### The exercise
Omit the images, then print each record below exactly as it reads.

Spatial reasoning dataset excerpts:
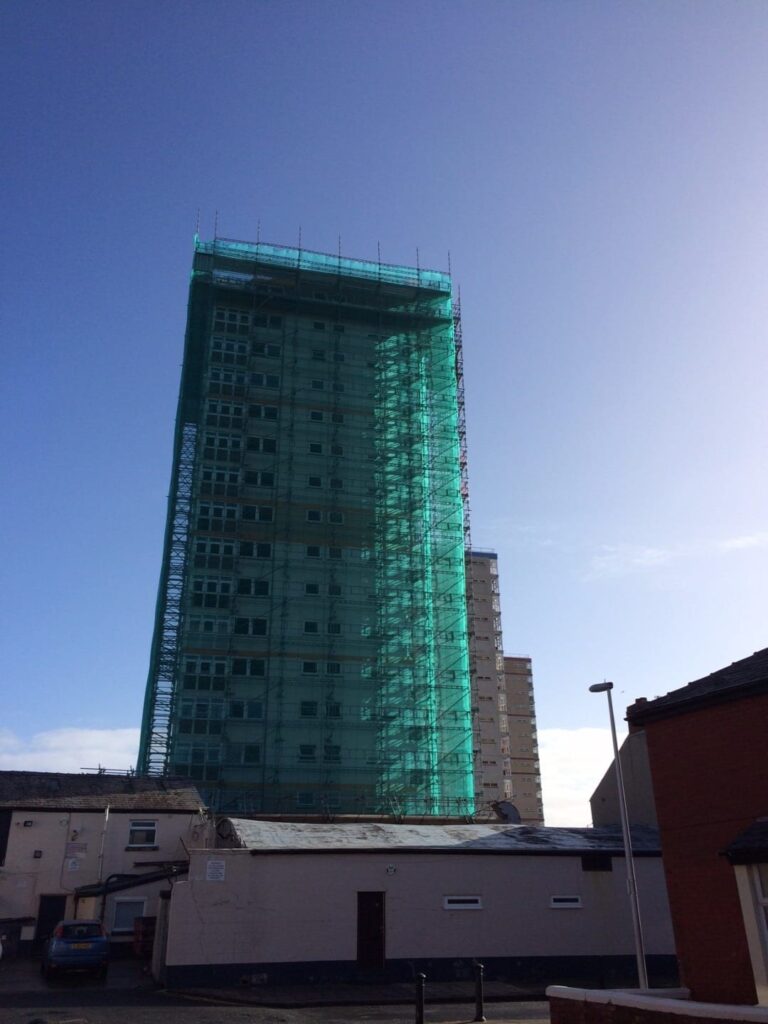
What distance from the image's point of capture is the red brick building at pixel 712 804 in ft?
53.5

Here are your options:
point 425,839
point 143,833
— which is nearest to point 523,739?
point 143,833

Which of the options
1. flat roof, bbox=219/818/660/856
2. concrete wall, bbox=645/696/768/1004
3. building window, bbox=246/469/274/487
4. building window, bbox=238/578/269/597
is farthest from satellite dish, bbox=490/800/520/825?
building window, bbox=246/469/274/487

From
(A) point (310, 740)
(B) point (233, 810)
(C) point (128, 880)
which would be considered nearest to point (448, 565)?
(A) point (310, 740)

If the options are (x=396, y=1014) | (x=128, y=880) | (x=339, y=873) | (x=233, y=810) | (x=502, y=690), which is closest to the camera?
(x=396, y=1014)

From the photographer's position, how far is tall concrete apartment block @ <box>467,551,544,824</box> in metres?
98.1

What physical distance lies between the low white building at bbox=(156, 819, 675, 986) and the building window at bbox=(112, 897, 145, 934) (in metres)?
8.47

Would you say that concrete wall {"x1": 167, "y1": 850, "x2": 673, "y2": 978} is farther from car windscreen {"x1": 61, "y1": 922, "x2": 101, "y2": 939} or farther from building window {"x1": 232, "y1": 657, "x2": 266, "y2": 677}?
building window {"x1": 232, "y1": 657, "x2": 266, "y2": 677}

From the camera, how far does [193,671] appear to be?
58062 mm

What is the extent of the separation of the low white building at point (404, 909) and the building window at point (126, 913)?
8.47m

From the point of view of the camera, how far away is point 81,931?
1017 inches

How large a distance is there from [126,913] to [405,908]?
48.2 ft

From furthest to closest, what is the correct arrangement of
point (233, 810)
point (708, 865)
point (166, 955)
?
point (233, 810) < point (166, 955) < point (708, 865)

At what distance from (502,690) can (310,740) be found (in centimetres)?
5045

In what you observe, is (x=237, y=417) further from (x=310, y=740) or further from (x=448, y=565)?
(x=310, y=740)
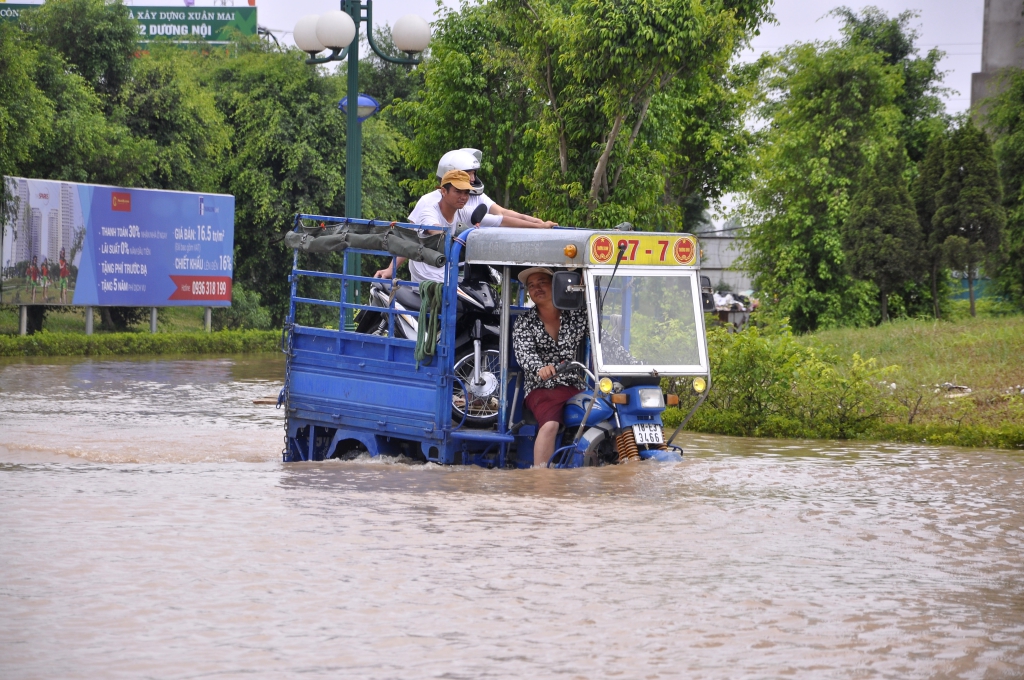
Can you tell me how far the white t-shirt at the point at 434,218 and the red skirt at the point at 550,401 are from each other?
1.28m

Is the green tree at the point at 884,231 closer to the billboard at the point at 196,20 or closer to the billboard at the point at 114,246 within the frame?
the billboard at the point at 114,246

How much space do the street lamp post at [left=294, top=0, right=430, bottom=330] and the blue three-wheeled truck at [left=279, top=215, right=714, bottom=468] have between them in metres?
5.53

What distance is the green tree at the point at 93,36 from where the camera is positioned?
32.0 meters

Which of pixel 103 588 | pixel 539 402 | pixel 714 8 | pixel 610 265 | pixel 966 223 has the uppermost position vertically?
pixel 714 8

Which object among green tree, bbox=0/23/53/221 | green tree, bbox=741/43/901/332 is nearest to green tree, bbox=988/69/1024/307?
green tree, bbox=741/43/901/332

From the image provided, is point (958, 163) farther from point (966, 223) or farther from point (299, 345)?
point (299, 345)

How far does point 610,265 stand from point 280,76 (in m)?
29.7

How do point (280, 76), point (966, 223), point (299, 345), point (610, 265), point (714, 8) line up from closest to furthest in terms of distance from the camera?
point (610, 265) < point (299, 345) < point (714, 8) < point (966, 223) < point (280, 76)

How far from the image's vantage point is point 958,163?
1206 inches

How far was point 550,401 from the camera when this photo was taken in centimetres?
891

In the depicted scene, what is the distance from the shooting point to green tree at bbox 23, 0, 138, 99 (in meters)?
32.0

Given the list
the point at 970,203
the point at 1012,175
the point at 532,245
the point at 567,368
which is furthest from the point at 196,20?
the point at 567,368

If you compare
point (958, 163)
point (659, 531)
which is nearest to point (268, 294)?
point (958, 163)

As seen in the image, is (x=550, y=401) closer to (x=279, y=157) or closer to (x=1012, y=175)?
(x=279, y=157)
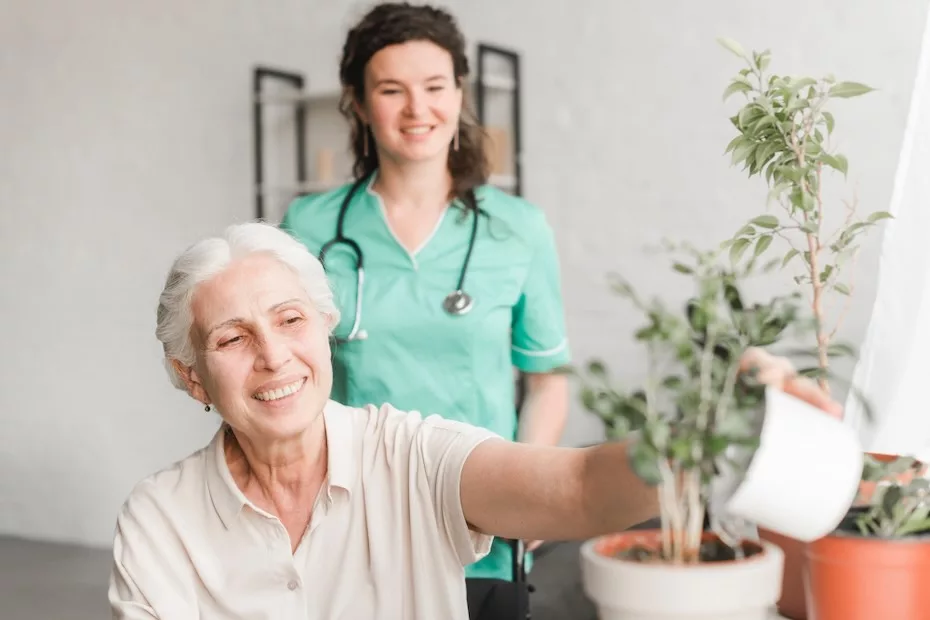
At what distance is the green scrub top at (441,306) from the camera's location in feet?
5.87

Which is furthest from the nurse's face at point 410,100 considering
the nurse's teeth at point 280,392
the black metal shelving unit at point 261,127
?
the black metal shelving unit at point 261,127

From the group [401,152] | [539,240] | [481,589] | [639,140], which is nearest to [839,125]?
[639,140]

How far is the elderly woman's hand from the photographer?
819 millimetres

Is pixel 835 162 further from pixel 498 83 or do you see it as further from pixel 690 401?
pixel 498 83

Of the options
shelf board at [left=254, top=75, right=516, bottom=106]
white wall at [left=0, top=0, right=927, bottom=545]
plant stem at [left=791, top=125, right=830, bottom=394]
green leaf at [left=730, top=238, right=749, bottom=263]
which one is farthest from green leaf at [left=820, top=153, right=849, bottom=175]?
shelf board at [left=254, top=75, right=516, bottom=106]

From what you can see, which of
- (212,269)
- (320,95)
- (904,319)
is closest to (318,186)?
(320,95)

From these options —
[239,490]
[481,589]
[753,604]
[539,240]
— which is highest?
[539,240]

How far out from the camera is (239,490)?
1371mm

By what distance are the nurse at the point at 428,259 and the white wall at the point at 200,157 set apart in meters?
1.34

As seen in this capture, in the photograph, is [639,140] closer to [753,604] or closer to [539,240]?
[539,240]

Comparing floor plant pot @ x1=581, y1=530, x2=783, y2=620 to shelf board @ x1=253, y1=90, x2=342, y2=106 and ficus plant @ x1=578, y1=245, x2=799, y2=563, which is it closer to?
ficus plant @ x1=578, y1=245, x2=799, y2=563

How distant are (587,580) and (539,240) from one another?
3.76 ft

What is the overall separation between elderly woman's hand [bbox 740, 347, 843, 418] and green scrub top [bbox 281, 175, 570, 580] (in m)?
0.96

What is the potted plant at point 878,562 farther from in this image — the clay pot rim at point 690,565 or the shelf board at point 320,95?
the shelf board at point 320,95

### Final result
What distance from the image's point of capture is the red brick building at pixel 712 804 in ft?
53.5

Here are your options:
point 425,839
point 143,833
— which is nearest to point 523,739?
point 143,833

Which of the options
1. flat roof, bbox=219/818/660/856
2. concrete wall, bbox=645/696/768/1004
3. building window, bbox=246/469/274/487
4. building window, bbox=238/578/269/597
is farthest from satellite dish, bbox=490/800/520/825?
building window, bbox=246/469/274/487

From
(A) point (310, 740)
(B) point (233, 810)
(C) point (128, 880)
which would be considered nearest to point (448, 565)?
(A) point (310, 740)

If the options are (x=396, y=1014) | (x=128, y=880) | (x=339, y=873) | (x=233, y=810) | (x=502, y=690), which is closest to the camera?
(x=396, y=1014)

From the photographer's position, how far is tall concrete apartment block @ <box>467,551,544,824</box> in metres?
98.1

What physical distance lies between the low white building at bbox=(156, 819, 675, 986) and the building window at bbox=(112, 897, 145, 934) (in metres)?
8.47

Would you say that concrete wall {"x1": 167, "y1": 850, "x2": 673, "y2": 978} is farther from car windscreen {"x1": 61, "y1": 922, "x2": 101, "y2": 939} or farther from building window {"x1": 232, "y1": 657, "x2": 266, "y2": 677}?
building window {"x1": 232, "y1": 657, "x2": 266, "y2": 677}

From the camera, how far does [193,671] appear to be?
58062 mm

What is the extent of the separation of the low white building at point (404, 909) and the building window at point (126, 913)?
8.47m

From the point of view of the camera, how far away is point 81,931?
1017 inches

How large a distance is there from [126,913] to [405,908]?
48.2 ft

From furthest to closest, what is the correct arrangement of
point (233, 810)
point (708, 865)
point (166, 955)
?
point (233, 810) < point (166, 955) < point (708, 865)

At what distance from (502,690) can (310,740) be found (in centimetres)?
5045

In what you observe, is (x=237, y=417) further from (x=310, y=740) or further from (x=448, y=565)?
(x=310, y=740)
Can you tell me how far the white t-shirt at the point at 434,218 and the red skirt at the point at 550,401 are from each other?
1.28m

Is the green tree at the point at 884,231 closer to the billboard at the point at 196,20 or closer to the billboard at the point at 114,246 within the frame?
the billboard at the point at 114,246

How much space do the street lamp post at [left=294, top=0, right=430, bottom=330] and the blue three-wheeled truck at [left=279, top=215, right=714, bottom=468] have between them in metres?
5.53

What distance is the green tree at the point at 93,36 from where the camera is positioned?
32.0 meters

Which of pixel 103 588 | pixel 539 402 | pixel 714 8 | pixel 610 265 | pixel 966 223 has the uppermost position vertically?
pixel 714 8

Which object among green tree, bbox=0/23/53/221 | green tree, bbox=741/43/901/332 is nearest to green tree, bbox=988/69/1024/307?
green tree, bbox=741/43/901/332

From the image provided, is point (958, 163) farther from point (966, 223) or farther from point (299, 345)?
point (299, 345)

How far does point 610,265 stand from point 280,76 (in m)?
29.7

How do point (280, 76), point (966, 223), point (299, 345), point (610, 265), point (714, 8) line up from closest to furthest in terms of distance from the camera?
point (610, 265) < point (299, 345) < point (714, 8) < point (966, 223) < point (280, 76)

How far from the image's vantage point is point 958,163?
1206 inches

How far was point 550,401 from the camera when this photo was taken in centimetres?
891

In the depicted scene, what is the distance from the shooting point to green tree at bbox 23, 0, 138, 99 (in meters)?
32.0

Given the list
the point at 970,203
the point at 1012,175
the point at 532,245
the point at 567,368
which is furthest from the point at 196,20?
the point at 567,368

If you compare
point (958, 163)
point (659, 531)
which is nearest to point (268, 294)?
point (958, 163)

As seen in the image, is (x=550, y=401) closer to (x=279, y=157) or closer to (x=1012, y=175)?
(x=279, y=157)
At what distance is the green scrub top at (441,306) from the camera's location in feet?
5.87

Which is furthest from the nurse's face at point 410,100 considering
the nurse's teeth at point 280,392
the black metal shelving unit at point 261,127
?
the black metal shelving unit at point 261,127

From the group [401,152] | [539,240] | [481,589] | [639,140], which is nearest to [839,125]?
[639,140]

How far is the elderly woman's hand from the photographer?
819 millimetres

Is pixel 835 162 further from pixel 498 83 or do you see it as further from pixel 690 401?
pixel 498 83

Of the options
shelf board at [left=254, top=75, right=516, bottom=106]
white wall at [left=0, top=0, right=927, bottom=545]
plant stem at [left=791, top=125, right=830, bottom=394]
green leaf at [left=730, top=238, right=749, bottom=263]
which one is farthest from green leaf at [left=820, top=153, right=849, bottom=175]?
shelf board at [left=254, top=75, right=516, bottom=106]

From what you can see, which of
- (212,269)
- (320,95)
- (904,319)
is closest to (318,186)?
(320,95)

From these options —
[239,490]
[481,589]
[753,604]
[539,240]
— which is highest?
[539,240]

How far out from the camera is (239,490)?
1371mm

By what distance are the nurse at the point at 428,259 and the white wall at the point at 200,157 set apart in meters?
1.34

As seen in this capture, in the photograph, is [639,140] closer to [753,604] or closer to [539,240]?
[539,240]

Comparing floor plant pot @ x1=581, y1=530, x2=783, y2=620 to shelf board @ x1=253, y1=90, x2=342, y2=106 and ficus plant @ x1=578, y1=245, x2=799, y2=563, which is it closer to?
ficus plant @ x1=578, y1=245, x2=799, y2=563

How distant are (587,580) and (539,240) from one another?
3.76 ft

What is the overall separation between elderly woman's hand [bbox 740, 347, 843, 418] and green scrub top [bbox 281, 175, 570, 580] (in m)?
0.96

What is the potted plant at point 878,562 farther from in this image — the clay pot rim at point 690,565 or the shelf board at point 320,95?
the shelf board at point 320,95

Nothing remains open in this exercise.